I’ve often pondered this and I have concluded that there are a number of factors:
1. Licensing. While it might appear that the Indiana Jones IP is fully in the hands of Disney, it’s plausible that there are nuances behind the scenes. For example, Paramount owns the distribution rights to the first four films. That’s a different issue, but I mention it as an example of how rights can become fragmented over time over multiple contracts. I wouldn’t be at all surprised if the rights to Fate of Atlantis are more complex than we see from the outside. Having said that, I’ve no evidence of this.
2. It was a good game, but does that make for a good movie? FoA had some great game features: multiple paths, fun puzzles, classic adventure game exploration and interactivity, awesome pixel art - but none of these are useful to a movie.
3. The script was… OK. It doesn’t have any standout quotable lines like the first three films did. Its comedy is more slapstick than witty, and there are more than a few video-game in-jokes. It’s also highly derivative, written, I suspect, to make players think “This is cinematic! This is just like a real Indiana Jones movie!” To that end, it worked brilliantly. But in the 90s, games were still a sideshow compared to Hollywood, and were written in a parodic style, not yet having found their own space as a unique medium. To an extent, this is still true today.
4. An aging Harrison Ford is tough to reconcile with a story set in the 1930s. I expect this alone was a big driver in the studio wanting new scripts set in the 50s and 60s for the last two films.
5. Movies based on games have an abysmal track record, and I’m sure Hollywood producers get an allergic reaction whenever someone suggests another one.

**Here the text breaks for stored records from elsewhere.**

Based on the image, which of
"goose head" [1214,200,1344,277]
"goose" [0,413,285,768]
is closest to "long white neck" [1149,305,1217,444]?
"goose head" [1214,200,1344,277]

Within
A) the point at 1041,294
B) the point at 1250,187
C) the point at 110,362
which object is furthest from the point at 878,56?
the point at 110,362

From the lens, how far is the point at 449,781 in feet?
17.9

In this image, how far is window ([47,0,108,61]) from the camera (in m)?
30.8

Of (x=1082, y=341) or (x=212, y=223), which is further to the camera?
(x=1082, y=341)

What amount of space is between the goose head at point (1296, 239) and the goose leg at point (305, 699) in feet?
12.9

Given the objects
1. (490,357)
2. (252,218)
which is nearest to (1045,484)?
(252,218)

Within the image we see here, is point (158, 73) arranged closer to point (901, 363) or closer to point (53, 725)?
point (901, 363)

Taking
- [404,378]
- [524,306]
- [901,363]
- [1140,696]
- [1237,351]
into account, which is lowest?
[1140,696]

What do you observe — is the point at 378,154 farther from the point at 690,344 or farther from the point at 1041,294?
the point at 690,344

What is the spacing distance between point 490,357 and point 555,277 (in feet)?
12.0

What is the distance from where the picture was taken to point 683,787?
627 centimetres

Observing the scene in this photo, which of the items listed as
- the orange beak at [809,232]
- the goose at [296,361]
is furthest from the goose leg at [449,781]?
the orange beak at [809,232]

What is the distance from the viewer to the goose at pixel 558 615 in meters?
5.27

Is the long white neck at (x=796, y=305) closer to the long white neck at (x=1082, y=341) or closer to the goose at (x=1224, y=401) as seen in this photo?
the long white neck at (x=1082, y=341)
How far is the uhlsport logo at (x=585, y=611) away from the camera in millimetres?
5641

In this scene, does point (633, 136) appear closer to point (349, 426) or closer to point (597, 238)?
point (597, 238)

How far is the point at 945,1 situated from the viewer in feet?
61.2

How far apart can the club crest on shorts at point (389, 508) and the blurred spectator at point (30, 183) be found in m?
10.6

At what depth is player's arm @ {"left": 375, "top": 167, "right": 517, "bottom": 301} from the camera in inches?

And yet, despite all the above, FoA is still fantastic raw material for a movie. The plot, mythology, locations, set-pieces, and even the music, are all perfect for being reimagined on the big screen. Which leads me to the final reason why I think it hasn’t happened:
5. Nobody took games seriously in the 90s, Lucas was in control in the 00s for Crystal Skull and wanted his own story not somebody else’s, Disney was distracted by Star Wars and Marvel in the 10s, and by the time we get to Dial of Destiny in the 20s, Disney has become so risk averse that the idea of pulling ideas from a video game seems far outside what they are creatively capable of. Sadly, with Dial of Destiny bombing, the franchise is probably dead until the 30s.
Still, the fact that Disney lawyers shut down the recent fan-remastered version of the FoA game gives me hope that they still recognize how much value that IP has. They’ve strip-mined every other IP, so it’s possible they will eventually realize they've been digging in the wrong place, let go of Harrison Ford (in either live, de-aged, or posthumous generative form), and get their top men working on it.